• [Consigne] Réécrivez dans le texte tout ce qui va de « Le traitement de » jusqu'à « 23 décembre prochain. », en remplaçant « ex-gouverneur » par « ancien gouverneur ».

Il n’y a pas à dire, il y a quelque chose qui a changé ces derniers jours dans le landernau politique congolais.
Le traitement de choc qui semble avoir rebattu toutes les cartes s’appelle Ensemble pour le Changement, le mouvement politique lancé officiellement ce lundi par Moïse Katumbi. Un mouvement qui doit soutenir la candidature à la présidentielle de l’ex-gouverneur du Katanga mais qui va aussi présenter une série de plateformes électorales aux élections législatives et provinciales qui doivent aussi se tenir le 23 décembre prochain.
En présentant plusieurs plateformes, le mouvement katumbiste va contourner aisément la question du seuil de représentativité. Et le mouvement katumbiste ne devrait pas être le seul à présenter ce type de plateformes, même s’il devrait être et de loin le plus costaud. Du coup, la stratégie de la majorité présidentielle qui pensait couper les ailes à la plupart des partis avec sa loi électorale doit être revue. Une fois de plus, la majorité présidentielle érige elle-même Katumbi dans le rôle de son principal, si pas le seul, opposant.
Katumbi a pris de court la majorité présidentielle. L’homme a les moyens de présenter suffisamment de plateformes pour concurrencer la Kabilie sur toute l’étendue du territoire. Qui plus est, en regardant les résultats de 2011, la majorité a des soucis à se faire. En effet, entre 2006 et 2011, l’Assemblée Nationale a conservé moins de 20 % de ses élus. Ce qui signifie que 80 % des parlementaires élus en 2006 n’ont pas été réélus en 2011. La majorité actuelle, vu le climat politique, la colère de la population, a toutes les raisons de craindre ce passage par les urnes… Handicap supplémentaire de taille.
Reste, évidemment, la « machine à voter » qui peut permettre de « tripoter » les résultats. Mais le clergé se mobilise pour surveiller le scrutin et la communauté internationale a promis d’être très vigilante. Même la fraude pourrait donc être plus difficile.

• [Données]
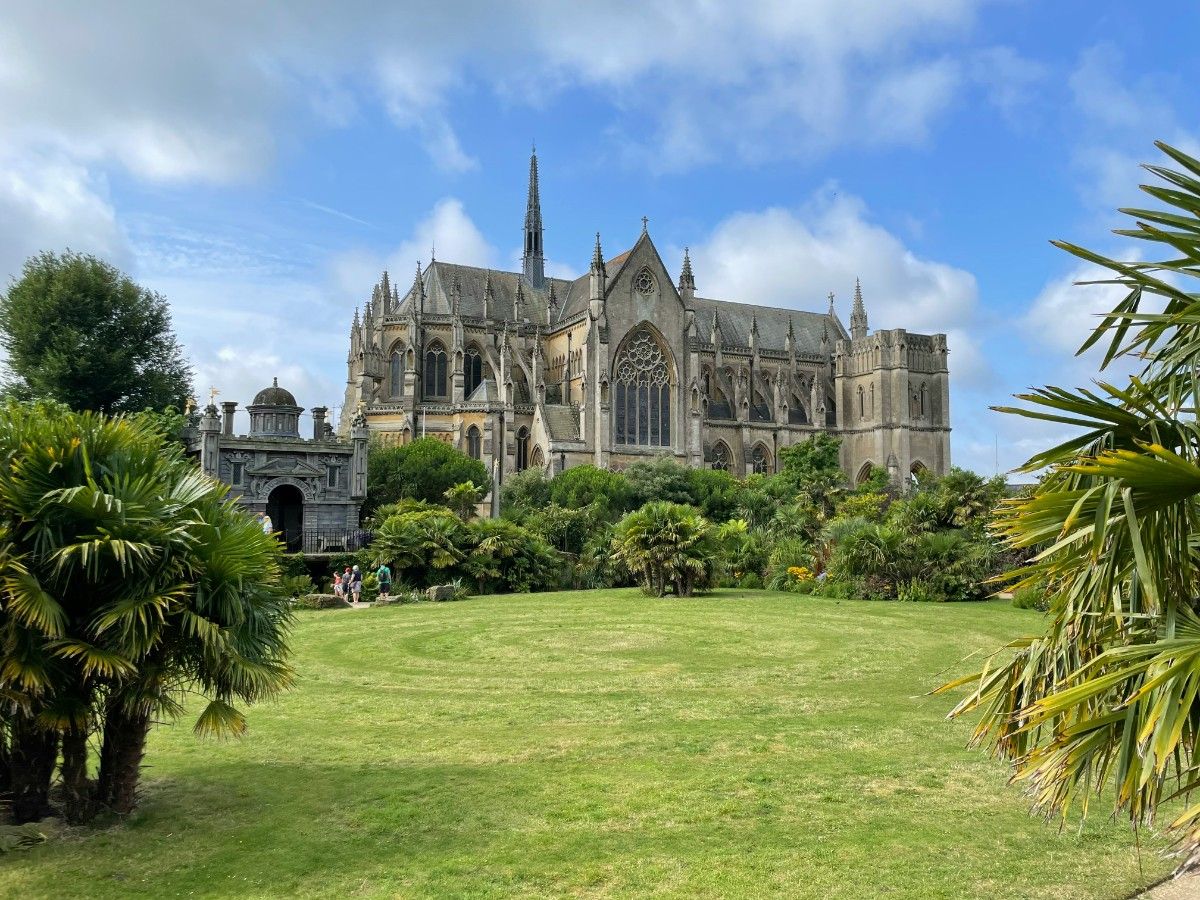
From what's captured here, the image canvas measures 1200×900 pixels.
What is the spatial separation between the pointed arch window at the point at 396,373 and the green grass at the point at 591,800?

• [Résultat]
Le traitement de choc qui semble avoir rebattu toutes les cartes s’appelle Ensemble pour le Changement, le mouvement politique lancé officiellement ce lundi par Moïse Katumbi. Un mouvement qui doit soutenir la candidature à la présidentielle de l’ancien gouverneur du Katanga mais qui va aussi présenter une série de plateformes électorales aux élections législatives et provinciales qui doivent aussi se tenir le 23 décembre prochain.